Exercise requirements:
(a) Transcribe a section of the Martha Kyoshaba biography, beginning at the words "- Other name: Twinamasiko" and stopping after the words "satisfaction index model.".
(b) Extend the biography of Martha Kyoshaba beyond its final sentence.

Source passage:
********************

- Other name: Twinamasiko
- Citizenship: Uganda
- Education: Masters, PhD education management
- Occupations: University lecturer and Academic Registrar MUST
- Employer(s): Mbarara University of Science and Technology
- Known for: Her book, Widows wear lipstick
- Notable work: Research on factors affecting academic performance of undergraduate students at Uganda Christian University. Also, examined student satisfaction in Ugandan universities based on European customer satisfaction index model.
- Predecessor: Mr. Stephen Bazirake, 2014

= Martha Kyoshaba =

Ugandan academic

Martha Kyoshaba Twinamasiko is a Ugandan academic and administrator who serves as the Academic Registrar of Mbarara University of Science and Technology (MUST) and known for her contributions to the higher education sector in Uganda to improve student satisfaction and academic governance.

== Background and education ==
Dr. Kyoshaba’s academic journey includes advanced studies in educational management, with a focus on factors affecting student performance and satisfaction. Her doctoral research, titled "Examining Student Satisfaction in Universities in Uganda using the European Customer Satisfaction Index (ECSI) Model," explored how university image, student expectations, service quality, and perceived value influence student satisfaction and loyalty. This work was supported by Sweden’s research initiatives in Uganda, highlighting her as an empowered female academic in a program that has aided numerous women in science since 2000.

********************

Extracted records:
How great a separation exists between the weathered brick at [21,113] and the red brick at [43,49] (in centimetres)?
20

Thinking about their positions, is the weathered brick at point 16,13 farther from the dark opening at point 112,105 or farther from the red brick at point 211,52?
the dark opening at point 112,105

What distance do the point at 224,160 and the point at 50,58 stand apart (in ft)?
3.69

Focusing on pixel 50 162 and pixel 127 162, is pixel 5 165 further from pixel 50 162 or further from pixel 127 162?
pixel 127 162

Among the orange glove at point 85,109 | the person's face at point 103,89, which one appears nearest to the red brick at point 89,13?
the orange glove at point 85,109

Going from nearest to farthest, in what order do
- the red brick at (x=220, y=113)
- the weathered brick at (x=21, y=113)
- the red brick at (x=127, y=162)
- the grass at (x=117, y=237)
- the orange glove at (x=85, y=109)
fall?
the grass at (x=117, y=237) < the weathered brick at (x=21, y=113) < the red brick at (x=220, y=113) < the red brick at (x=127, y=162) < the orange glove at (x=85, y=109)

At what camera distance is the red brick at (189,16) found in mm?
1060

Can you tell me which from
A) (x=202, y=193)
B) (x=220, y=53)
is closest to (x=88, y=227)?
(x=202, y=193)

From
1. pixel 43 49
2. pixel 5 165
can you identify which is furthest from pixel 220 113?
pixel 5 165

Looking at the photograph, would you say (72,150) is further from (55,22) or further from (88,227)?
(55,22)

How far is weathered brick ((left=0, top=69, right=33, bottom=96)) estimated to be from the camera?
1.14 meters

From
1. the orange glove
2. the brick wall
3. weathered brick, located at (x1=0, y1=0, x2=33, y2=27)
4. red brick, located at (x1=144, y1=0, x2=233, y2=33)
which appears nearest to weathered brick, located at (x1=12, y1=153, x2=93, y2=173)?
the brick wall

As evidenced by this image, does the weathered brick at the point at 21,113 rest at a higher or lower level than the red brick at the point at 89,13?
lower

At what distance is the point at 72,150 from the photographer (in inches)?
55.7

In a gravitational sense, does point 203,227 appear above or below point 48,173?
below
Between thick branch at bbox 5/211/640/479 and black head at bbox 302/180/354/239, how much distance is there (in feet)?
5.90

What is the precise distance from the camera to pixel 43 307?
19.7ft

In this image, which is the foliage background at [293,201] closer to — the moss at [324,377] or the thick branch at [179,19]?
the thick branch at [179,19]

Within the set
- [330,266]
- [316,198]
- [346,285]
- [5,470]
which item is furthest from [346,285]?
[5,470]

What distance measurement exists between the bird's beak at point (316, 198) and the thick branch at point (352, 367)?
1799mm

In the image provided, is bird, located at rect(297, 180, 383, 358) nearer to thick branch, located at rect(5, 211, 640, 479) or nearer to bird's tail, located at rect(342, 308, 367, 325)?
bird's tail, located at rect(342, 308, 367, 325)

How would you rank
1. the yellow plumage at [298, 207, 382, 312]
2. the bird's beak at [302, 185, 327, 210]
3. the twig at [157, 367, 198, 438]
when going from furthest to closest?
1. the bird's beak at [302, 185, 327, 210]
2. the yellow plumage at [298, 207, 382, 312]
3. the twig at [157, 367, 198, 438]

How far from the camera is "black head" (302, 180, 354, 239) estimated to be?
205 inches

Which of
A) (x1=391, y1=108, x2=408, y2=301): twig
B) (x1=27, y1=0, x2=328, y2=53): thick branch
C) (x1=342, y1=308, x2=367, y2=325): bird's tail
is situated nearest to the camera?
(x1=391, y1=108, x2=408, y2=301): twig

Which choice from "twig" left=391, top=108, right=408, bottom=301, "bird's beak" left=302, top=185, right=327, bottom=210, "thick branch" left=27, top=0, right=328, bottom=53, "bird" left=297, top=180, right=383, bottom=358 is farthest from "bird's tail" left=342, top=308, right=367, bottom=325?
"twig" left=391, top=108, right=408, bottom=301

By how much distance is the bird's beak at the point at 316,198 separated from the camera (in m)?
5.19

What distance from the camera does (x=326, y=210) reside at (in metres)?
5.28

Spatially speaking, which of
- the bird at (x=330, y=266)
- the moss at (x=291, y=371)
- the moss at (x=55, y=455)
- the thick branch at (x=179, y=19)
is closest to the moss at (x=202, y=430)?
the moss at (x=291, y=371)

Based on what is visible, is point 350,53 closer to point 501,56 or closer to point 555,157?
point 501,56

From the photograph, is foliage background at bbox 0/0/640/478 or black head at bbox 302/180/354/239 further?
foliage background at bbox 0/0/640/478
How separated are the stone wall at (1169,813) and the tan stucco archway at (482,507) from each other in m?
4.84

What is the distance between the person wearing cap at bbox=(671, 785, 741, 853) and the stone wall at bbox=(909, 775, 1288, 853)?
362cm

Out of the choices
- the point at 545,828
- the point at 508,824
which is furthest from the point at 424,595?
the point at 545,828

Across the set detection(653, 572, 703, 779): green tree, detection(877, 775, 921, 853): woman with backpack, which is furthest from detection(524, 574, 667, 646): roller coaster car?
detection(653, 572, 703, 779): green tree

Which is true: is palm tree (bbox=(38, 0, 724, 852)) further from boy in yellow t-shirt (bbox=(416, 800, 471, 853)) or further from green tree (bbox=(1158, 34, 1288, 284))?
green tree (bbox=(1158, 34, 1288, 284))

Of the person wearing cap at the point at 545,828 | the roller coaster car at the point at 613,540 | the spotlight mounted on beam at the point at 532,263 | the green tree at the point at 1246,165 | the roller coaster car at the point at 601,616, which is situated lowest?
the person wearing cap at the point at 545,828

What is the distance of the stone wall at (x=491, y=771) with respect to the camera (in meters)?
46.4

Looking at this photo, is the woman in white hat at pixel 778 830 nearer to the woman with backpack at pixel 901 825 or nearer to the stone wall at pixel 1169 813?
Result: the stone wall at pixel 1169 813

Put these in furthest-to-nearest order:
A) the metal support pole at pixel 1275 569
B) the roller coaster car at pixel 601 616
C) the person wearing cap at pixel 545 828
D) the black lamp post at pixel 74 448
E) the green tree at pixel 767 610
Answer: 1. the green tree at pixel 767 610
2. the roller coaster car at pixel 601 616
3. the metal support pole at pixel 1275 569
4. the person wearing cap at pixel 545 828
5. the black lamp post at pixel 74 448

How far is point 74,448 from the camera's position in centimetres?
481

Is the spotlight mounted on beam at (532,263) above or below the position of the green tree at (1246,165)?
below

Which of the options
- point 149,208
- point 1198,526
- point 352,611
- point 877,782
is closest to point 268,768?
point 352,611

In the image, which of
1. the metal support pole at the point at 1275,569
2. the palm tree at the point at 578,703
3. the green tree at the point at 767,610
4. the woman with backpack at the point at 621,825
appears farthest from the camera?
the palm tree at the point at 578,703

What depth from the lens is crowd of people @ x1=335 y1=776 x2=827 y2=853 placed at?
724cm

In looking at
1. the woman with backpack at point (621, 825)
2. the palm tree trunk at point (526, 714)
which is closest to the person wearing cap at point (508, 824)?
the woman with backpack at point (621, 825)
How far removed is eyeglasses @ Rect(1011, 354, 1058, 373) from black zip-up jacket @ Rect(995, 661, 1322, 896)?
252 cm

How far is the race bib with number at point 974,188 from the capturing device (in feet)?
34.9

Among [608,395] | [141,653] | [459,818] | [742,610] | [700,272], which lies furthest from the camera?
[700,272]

********************

Your responses:
(a)
- Other name: Twinamasiko
- Citizenship: Uganda
- Education: Masters, PhD education management
- Occupations: University lecturer and Academic Registrar MUST
- Employer(s): Mbarara University of Science and Technology
- Known for: Her book, Widows wear lipstick
- Notable work: Research on factors affecting academic performance of undergraduate students at Uganda Christian University. Also, examined student satisfaction in Ugandan universities based on European customer satisfaction index model.

(b)
== Career ==
Professionally, Martha Kyoshaba has been a key figure at MUST, overseeing critical academic processes such as admissions, graduation lists, and the implementation of academic policies. To provide some examples of this, she has played a key role in the release of graduation lists for 28th, 29th, and 30th graduation at MUST; facilitating students' academic progress through thousands of students from undergraduate, master's, and PhD levels. She also guided the university through challenges, including the COVID-19 pandemic, when she announced plans for online learning and phased examination schedules in 2021. In 2009, the paper, "Factors Affecting Academic Performance of Undergraduate Students at Uganda Christian University" was submitted to Makerere University as part of Dr Kyoshaba's original research prior to commencing her employment at MUST. This work reflected her long-standing interest in educational outcomes and institutional improvement.

Her career is marked by a focus to advancing educational standards and supporting students, earning her recognition as a leader in Ugandan academia. She continues to influence higher education policy and practice through her administrative role and scholarly contributions.

== Personal life ==
Dr Martha Kyoshaba Twinamasiko is the author of 'Widows Wear Lipstick' and the founder of the online widows support group Friends of Widows.